Most troublingly, the insurer fell far short of the “brightline” obligation to clearly inform her of the full range of benefits to which she was entitled, and of the details of the settlement reached. The arbitrator noted that the insurer bore the onus of proving that the woman was “properly, completely, and unambiguously informed” before deciding to sign away her rights. In the arbitrator’s view, the insurer’s failure to do so in this case was “not just unfortunate”, but rather affected the validity of the purported settlement as a whole.

The arbitrator also noted one particular instance of questionable conduct by the insurer:  Even though it knew the woman had been leaving voicemail messages trying to rescind the settlement – and unbeknownst to her – the insurer delivered her settlement funds to her then-lawyers in trust.  The funds remained locked in the lawyer’s trust account, out of the woman’s reach, pending resolution of their dispute (and they still sat there, untouched, on the date of arbitration).  Rather egregiously, the insurer then tried to point to the woman’s non-return of the funds as evidence that she had actually accepted the settlement.  About this strategic stance, the arbitrator said:

Under these circumstances, and in light of the clear breakdown of the solicitor-client relationship between [the woman] and her then-counsel, it was at least imprudent of the insurer to deliver the funds to that firm in trust. Arguably, it was also an aggressive attempt by the Insurer to enforce the purported full and final settlement. [The woman], who was effectively unrepresented in that interim period, would not at the time have been aware that the funds had been delivered.

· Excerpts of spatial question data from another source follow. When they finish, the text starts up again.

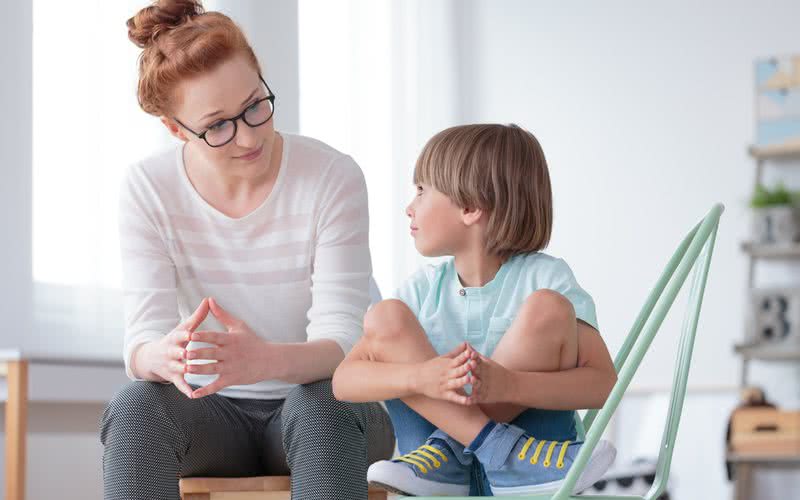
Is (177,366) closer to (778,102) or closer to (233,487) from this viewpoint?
(233,487)

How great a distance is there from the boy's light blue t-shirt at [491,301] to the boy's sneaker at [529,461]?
0.17 meters

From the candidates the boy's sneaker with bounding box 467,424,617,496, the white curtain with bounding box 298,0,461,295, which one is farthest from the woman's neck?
the white curtain with bounding box 298,0,461,295

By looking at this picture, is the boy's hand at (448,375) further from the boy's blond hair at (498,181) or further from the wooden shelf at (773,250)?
the wooden shelf at (773,250)

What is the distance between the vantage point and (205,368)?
1.28 meters

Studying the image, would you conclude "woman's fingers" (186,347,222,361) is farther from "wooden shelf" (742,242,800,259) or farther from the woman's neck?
"wooden shelf" (742,242,800,259)

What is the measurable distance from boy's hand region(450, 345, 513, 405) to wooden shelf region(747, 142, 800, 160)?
3185mm

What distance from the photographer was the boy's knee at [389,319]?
115cm

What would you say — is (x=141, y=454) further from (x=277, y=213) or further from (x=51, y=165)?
(x=51, y=165)

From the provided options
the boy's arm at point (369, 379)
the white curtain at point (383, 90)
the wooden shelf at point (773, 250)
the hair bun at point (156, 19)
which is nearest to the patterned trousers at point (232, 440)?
the boy's arm at point (369, 379)

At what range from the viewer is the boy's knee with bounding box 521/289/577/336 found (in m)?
1.11

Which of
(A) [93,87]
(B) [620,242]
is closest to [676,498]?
(B) [620,242]

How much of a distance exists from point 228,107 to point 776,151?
119 inches

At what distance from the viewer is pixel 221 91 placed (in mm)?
1420

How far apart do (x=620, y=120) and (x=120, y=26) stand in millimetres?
2433
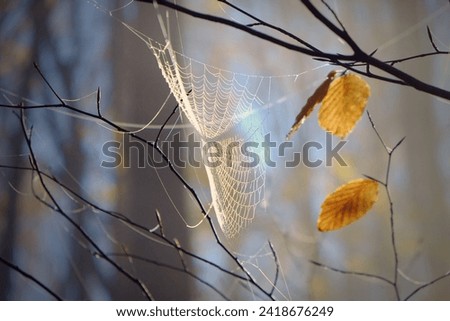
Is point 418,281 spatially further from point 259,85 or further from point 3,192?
point 3,192

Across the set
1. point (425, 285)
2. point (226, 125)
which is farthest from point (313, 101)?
point (425, 285)

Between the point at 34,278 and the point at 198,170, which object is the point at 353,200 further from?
the point at 34,278

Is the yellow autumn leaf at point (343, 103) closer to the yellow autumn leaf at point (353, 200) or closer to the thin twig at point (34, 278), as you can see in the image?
the yellow autumn leaf at point (353, 200)

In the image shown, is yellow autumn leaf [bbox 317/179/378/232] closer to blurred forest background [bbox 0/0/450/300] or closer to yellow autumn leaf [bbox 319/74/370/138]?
yellow autumn leaf [bbox 319/74/370/138]

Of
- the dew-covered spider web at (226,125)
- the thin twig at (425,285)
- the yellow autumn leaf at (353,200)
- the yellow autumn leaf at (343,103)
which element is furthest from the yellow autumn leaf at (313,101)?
the thin twig at (425,285)
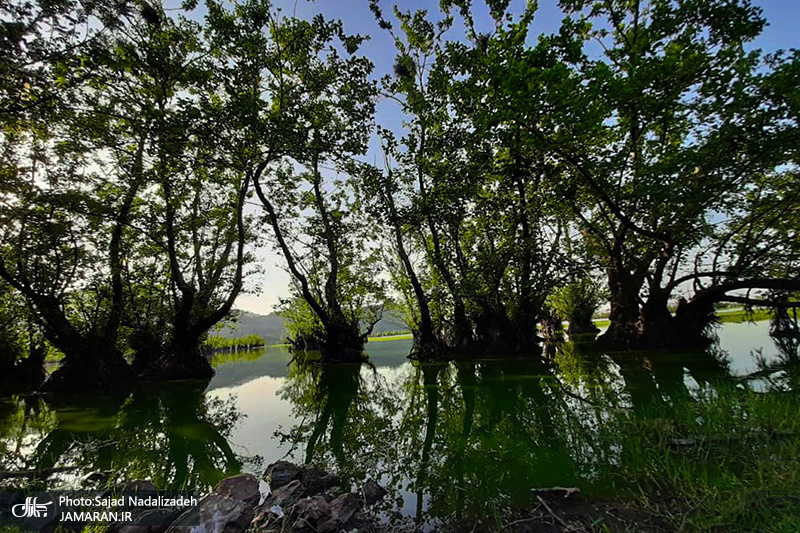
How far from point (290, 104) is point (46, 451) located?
13259 millimetres

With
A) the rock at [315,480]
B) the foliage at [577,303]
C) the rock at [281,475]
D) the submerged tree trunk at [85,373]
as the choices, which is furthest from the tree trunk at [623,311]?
the submerged tree trunk at [85,373]

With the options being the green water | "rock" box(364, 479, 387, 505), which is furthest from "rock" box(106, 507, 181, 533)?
"rock" box(364, 479, 387, 505)

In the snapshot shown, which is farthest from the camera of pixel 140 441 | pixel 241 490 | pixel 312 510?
pixel 140 441

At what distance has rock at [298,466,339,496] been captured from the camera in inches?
143

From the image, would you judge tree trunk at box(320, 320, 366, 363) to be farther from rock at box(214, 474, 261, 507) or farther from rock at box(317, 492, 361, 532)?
rock at box(317, 492, 361, 532)

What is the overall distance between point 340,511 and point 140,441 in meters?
5.12

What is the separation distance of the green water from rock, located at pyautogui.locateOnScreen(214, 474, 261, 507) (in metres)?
1.20

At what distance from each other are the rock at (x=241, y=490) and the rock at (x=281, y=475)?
17.4 inches

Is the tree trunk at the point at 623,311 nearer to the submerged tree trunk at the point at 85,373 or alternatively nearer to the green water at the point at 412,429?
the green water at the point at 412,429

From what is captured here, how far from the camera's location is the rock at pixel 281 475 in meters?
3.69

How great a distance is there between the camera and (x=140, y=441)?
232 inches

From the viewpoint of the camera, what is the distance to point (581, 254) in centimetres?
1541

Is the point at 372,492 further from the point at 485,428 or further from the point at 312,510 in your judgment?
the point at 485,428

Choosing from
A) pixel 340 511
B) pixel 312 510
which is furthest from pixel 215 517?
pixel 340 511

In light of insurer’s overall failure to meet its statutory obligations to the woman, the arbitrator ordered that the settlement be set aside as invalid.  The matter was ordered to proceed to an arbitration hearing.

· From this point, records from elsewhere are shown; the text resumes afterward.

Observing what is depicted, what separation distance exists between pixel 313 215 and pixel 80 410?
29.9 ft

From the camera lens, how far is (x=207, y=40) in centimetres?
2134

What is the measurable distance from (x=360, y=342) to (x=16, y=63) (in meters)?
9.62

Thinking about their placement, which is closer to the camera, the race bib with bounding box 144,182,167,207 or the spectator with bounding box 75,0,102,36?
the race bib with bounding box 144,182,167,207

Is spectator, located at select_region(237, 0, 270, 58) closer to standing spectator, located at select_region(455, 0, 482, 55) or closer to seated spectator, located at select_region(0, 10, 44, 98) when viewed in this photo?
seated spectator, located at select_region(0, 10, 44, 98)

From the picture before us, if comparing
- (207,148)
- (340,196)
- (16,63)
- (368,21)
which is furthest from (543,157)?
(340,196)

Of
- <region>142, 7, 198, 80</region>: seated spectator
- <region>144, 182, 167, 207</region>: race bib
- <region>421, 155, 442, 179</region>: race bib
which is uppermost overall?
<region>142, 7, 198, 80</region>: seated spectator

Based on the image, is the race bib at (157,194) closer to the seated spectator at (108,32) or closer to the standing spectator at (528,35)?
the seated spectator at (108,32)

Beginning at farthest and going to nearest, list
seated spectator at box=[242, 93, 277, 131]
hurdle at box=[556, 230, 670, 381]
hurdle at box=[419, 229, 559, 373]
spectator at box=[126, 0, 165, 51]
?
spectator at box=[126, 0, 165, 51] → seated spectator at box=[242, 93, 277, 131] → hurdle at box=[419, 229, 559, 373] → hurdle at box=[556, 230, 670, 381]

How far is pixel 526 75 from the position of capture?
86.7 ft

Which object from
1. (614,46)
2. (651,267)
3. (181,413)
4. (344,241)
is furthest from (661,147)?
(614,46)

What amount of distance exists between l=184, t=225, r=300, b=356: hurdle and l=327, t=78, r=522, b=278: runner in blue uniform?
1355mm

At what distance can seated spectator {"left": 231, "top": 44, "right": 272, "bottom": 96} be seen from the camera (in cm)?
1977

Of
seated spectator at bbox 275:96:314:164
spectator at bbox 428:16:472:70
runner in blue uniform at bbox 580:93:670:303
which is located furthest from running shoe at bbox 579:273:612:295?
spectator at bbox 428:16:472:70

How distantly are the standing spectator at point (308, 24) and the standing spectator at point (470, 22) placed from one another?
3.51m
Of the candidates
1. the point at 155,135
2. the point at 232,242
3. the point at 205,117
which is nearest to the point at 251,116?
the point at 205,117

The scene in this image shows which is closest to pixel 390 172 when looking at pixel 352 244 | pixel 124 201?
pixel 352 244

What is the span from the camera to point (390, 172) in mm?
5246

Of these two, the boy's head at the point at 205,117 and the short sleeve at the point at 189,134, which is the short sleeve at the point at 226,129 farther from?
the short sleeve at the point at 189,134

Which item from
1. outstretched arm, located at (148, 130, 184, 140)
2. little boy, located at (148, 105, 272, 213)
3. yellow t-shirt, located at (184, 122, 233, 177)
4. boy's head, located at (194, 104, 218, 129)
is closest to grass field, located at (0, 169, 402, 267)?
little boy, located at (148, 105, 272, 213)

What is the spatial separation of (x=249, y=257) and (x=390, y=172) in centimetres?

These two scenarios underscore an important point:  All insured persons – and especially victims of catastrophic injury – need experienced legal representation to help them properly advance their interests against insurers.   For one thing, insurers can be very aggressive in mounting a defence and defending against benefit claims.  And secondly, despite their having a legal obligation to ensure that benefits claimants are fully advised of their rights and entitlements, this does not always occur, whether by accident or by design.